DVD region encoding offers less than zero value to the consumer; allows for unnecessary price and time discrimination between markets; promotes piracy and illegal copying as a result of those discriminations; provides no incremental value to the artist(s).

DVD encoding was brought into existence pretty much by stealth, most of us found out about it after the event. Which was probably a good thing, since it woke me up to the dangers of bad DRM and bad IPR just at the right time.

Because of the stealth approach, many people have no idea what the regions are. I thought it would amuse you to see the actual regions. Looks like a political map of something in Second Life….


4 thoughts on “An aside about region coding of DVDs”

  1. I always found the region code map very funny. Australia shares a code, not with Asia, but with Latin America. India shares a code with Africa, oh except for South Africa which shares a code with the Middle East.

    The reason I read, several times for the codes regions was to reflect market sizes – but they don’t reflect the way the markets function.

  2. A DRM-infected system is indistinguishable from a broken system. The good news is that New Zealand has quietly figured the problem out. (They speak English, but don’t get many English-language DVDs in their “region”.)

    I think the International Space Station is still “illegal” — there’s supposed to be a separate region for international waters and other outside-a-country travel, but they were running a US-region DVD player at one point.

    Small computer/AV services businesses will get just as much work as a result of DRM as they do as a result of bad manuals, confusing interconnects, and dumb security designs.

  3. The entertainment industry has erected the most Byzantine system of rules, regulations I am aware of. I’m not an expert but when I meet with one they make it clear how intractable and beyond the imagination the whole thing is for those that wish to do something the right way.

    It’s the sort of thing that makes artistically concerned and law abiding people go out and buy some device that let’s them get around crazy rules. We have a DVD collection which we bought and paid for in American and now live in France. Are we supposed to go out and buy them again? Of course not. One gets a “dezoned” DVD player and goes from there.

    Over time I expect individuals and companies will need to spend much more time understanding and figuring out how to deal directly with abrogations of their rights and privacy by media, governments and the technologies that make it possible.

  4. I read sometime ago that region codes were put in place in anticipation for laws that ‘might’ be passed to protect DRM in countries that manufactured DVD players giving them rights to film production.

    This clearly did not materialise and now region encoding is simply an annoyance and a legacy battle much like IPX/SPX versus TCP/IP which we all got over with ease albeit having to plumb in Gateways (now there’s an antique) to convert protocols.
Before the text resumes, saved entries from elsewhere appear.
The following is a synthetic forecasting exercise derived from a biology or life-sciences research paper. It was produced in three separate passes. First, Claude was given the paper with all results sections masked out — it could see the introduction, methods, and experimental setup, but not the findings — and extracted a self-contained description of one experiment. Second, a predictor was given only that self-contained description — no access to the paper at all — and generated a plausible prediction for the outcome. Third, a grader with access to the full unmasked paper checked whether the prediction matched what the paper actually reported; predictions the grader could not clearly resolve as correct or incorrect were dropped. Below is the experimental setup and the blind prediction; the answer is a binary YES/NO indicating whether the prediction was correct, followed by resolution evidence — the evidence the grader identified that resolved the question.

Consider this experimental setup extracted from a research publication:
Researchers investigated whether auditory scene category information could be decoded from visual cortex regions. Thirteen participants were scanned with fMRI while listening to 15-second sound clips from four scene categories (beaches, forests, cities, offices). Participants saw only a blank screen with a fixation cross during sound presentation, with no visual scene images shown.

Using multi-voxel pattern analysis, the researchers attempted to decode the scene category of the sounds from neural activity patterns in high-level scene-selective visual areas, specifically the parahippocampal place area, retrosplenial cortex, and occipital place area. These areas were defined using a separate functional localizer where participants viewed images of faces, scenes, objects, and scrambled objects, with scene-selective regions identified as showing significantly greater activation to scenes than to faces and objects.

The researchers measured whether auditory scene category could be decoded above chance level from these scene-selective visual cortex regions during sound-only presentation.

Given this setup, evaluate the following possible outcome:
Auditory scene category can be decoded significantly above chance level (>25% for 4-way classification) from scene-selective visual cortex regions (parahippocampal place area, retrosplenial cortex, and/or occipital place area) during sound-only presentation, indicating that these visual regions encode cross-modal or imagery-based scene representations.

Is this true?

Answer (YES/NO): YES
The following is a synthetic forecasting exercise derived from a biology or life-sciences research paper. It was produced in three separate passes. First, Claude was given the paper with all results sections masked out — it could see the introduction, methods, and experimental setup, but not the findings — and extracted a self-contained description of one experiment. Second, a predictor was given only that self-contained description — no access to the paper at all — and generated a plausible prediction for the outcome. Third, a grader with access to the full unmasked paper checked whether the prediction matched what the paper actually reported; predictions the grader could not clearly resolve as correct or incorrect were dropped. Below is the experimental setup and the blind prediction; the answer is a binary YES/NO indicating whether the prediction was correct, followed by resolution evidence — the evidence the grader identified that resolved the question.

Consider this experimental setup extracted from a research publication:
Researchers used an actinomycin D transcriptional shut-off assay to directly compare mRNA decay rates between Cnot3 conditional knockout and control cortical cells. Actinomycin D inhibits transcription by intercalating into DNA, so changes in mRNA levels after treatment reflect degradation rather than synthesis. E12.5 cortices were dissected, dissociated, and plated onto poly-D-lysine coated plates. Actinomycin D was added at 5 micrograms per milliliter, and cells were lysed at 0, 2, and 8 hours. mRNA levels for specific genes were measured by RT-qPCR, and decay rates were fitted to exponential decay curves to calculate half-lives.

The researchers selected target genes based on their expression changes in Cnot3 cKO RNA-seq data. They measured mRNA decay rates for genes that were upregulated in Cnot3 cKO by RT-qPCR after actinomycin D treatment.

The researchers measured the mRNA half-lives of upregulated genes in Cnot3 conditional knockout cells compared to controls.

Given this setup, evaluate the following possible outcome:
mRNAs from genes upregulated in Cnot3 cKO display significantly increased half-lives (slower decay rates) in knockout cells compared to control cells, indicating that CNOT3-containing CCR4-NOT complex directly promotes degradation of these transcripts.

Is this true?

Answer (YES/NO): YES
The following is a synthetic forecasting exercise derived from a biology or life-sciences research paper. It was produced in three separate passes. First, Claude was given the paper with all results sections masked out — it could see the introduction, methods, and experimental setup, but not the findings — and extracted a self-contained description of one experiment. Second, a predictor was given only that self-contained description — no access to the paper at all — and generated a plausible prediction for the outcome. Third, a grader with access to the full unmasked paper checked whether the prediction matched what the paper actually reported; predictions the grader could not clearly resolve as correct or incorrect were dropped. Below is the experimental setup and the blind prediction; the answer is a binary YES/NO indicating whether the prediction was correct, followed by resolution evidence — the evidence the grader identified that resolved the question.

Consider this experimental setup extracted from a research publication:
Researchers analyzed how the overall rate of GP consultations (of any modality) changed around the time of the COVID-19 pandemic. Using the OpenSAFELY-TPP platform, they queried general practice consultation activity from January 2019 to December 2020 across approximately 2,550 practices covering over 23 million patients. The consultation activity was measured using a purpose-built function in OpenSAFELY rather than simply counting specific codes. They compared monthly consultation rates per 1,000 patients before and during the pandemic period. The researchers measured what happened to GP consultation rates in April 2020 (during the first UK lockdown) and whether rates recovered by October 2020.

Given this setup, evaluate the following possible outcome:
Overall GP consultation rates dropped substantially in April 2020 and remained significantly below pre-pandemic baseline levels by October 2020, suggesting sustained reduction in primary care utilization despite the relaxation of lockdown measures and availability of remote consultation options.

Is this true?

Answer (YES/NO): NO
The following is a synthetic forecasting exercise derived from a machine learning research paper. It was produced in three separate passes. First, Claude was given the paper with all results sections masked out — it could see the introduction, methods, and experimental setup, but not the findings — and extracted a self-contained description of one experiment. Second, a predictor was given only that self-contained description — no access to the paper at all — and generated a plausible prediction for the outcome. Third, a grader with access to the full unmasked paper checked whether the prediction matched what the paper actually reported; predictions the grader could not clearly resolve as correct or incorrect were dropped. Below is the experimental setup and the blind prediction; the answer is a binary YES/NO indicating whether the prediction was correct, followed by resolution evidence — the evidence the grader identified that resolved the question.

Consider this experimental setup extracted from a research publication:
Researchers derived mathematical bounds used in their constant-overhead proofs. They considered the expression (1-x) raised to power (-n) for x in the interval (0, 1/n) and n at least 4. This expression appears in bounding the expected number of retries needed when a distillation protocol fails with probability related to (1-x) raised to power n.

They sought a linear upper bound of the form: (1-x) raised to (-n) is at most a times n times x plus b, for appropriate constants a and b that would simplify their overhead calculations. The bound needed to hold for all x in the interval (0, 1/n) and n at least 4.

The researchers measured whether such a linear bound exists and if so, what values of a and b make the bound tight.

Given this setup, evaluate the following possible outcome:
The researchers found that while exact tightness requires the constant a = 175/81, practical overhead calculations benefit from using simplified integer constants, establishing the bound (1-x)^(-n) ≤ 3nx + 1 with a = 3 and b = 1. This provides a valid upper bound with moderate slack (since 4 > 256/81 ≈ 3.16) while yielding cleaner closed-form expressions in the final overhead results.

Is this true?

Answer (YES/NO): NO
I remember having to mess around with .ini files to provide Microsoft/Novell integration. [Utilmately ensuring that corporate infrastructures were complex and costly and of course lucrative for Integrators and VaRs.] Now they are all history!

    Nowadays, a region chip is a simply, cheap commodity but somehow Sony, Ninetendo and of course Microsoft try to forget that the same generation they tried to trip up in the early days still exist and are the buying power for our kids which are their main taget market.

    Blue Ray versus HD-DVD is just another Betamax versus VHS. When will they accept harmony?